A Nokia se tornou a principal concorrente da Huawei na disputa pelo mercado global de 5G, a próxima fronteira de conexão de internet. A finlandesa anunciou nesta semana que já assinou 42 acordos comerciais para prover 5G, o mesmo número que a rival chinesa havia divulgado. A diferença está na velocidade do negócio: segundo a empresa de pesquisa Forrester, a Nokia fechou um novo contrato por semana desde março, enquanto a Huawei demorou meses para alcançar a mesma marca.

A pressão dos Estados Unidos para que países aliados dificultem as negociações com a Huawei foi apontada pelos analistas como principal motivo para a desaceleração da chinesa. Desde o início do ano Washington faz uma campanha pública acusando a empresa de espionagem para Pequim.

No mês passado o presidente Donald Trump colocou a Huawei em uma lista de empresas que necessitam de autorização especial para fazer negócios com os Estados Unidos. A medida foi um duro golpe ao restringir que companhias norte-americanas forneçam equipamentos, chips e serviços para a chinesa.

“Como a cadeia de suprimentos 5G é tão global, as ações dos EUA estão tendo um impacto amplo nos fornecedores e clientes de sua infraestrutura e smartphones, forçando todos os envolvidos a fazer escolhas que não fariam e com um cronograma apertado”, afirmaram analistas do Eurasia Group.

A Huawei está encontrando barreiras inclusive em antigos aliados.

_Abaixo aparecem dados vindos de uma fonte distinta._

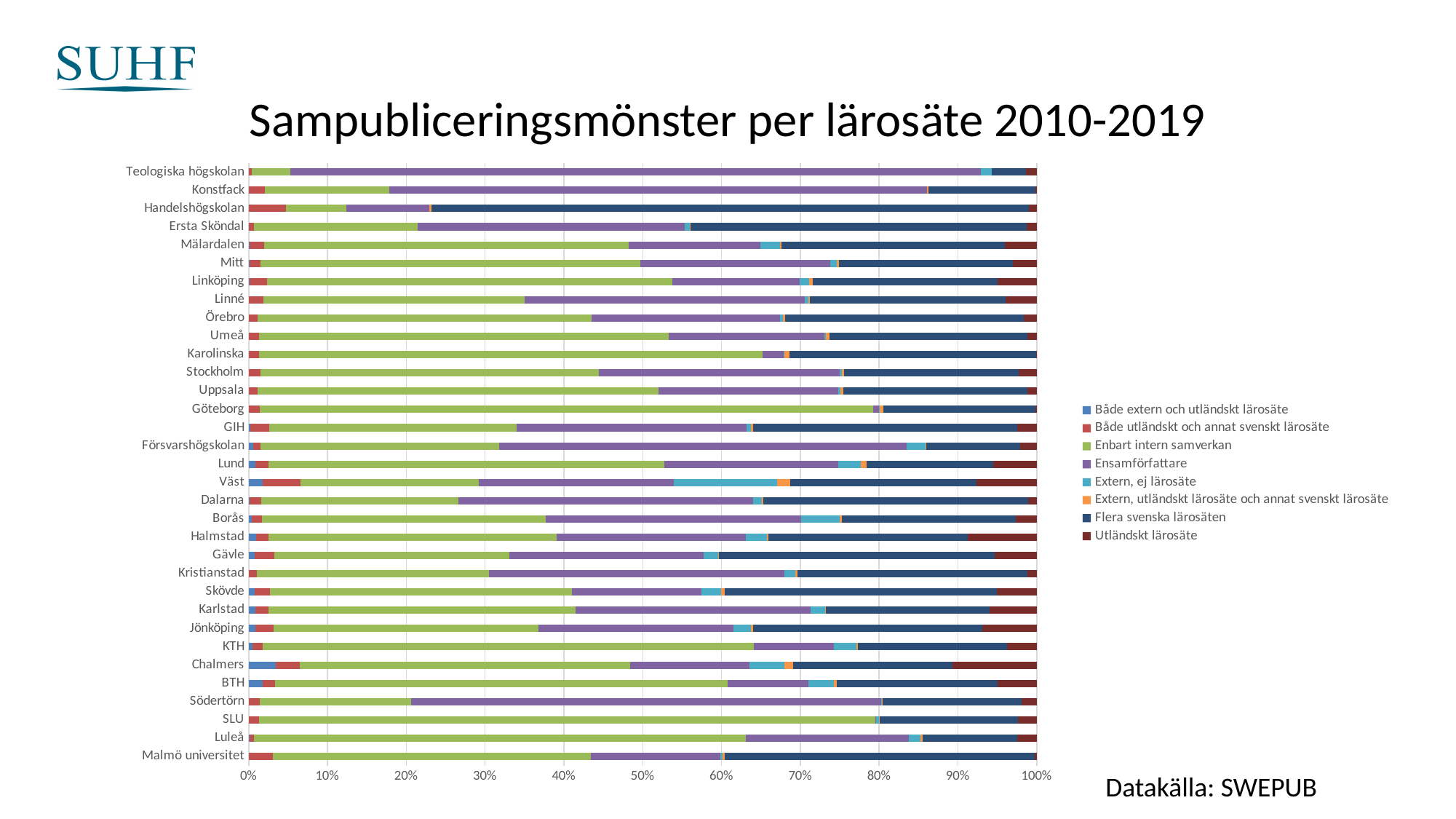
What does each stacked bar total on the x axis? 100% Which has the larger Enbart intern samverkan share, Göteborg or Konstfack? Göteborg How many lärosäten (categories) are plotted on the y axis? 33 Is the Enbart intern samverkan share for Handelshögskolan greater or less than 20%? less Which lärosäte has the largest share of Ensamförfattare? Teologiska högskolan What kind of chart is shown on the slide? Stacked bar chart What is the title of the chart? Sampubliceringsmönster per lärosäte 2010-2019 Is the Enbart intern samverkan share for Göteborg greater or less than 70%? greater Which data source is cited for the chart? SWEPUB Is the Ensamförfattare share for Teologiska högskolan greater or less than 80%? greater How many series does the legend list? 8 Which lärosäte has the largest share of Flera svenska lärosäten? Handelshögskolan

Na semana passada, o SoftBank, fundo de investimento bilionário japonês, afirmou que usará a 5G da Nokia e Ericson e não da Huawei, que já fornece conexão em 4G.

“Se a capacidade da Huawei de vender e oferecer suporte a seus equipamentos de rede para operadoras em certas partes do mundo estiver prejudicada, como a empresa está impedida nos Estados Unidos, a Ericsson e a Nokia provavelmente se beneficiarão”, disseram analistas da Fitch Ratings em nota.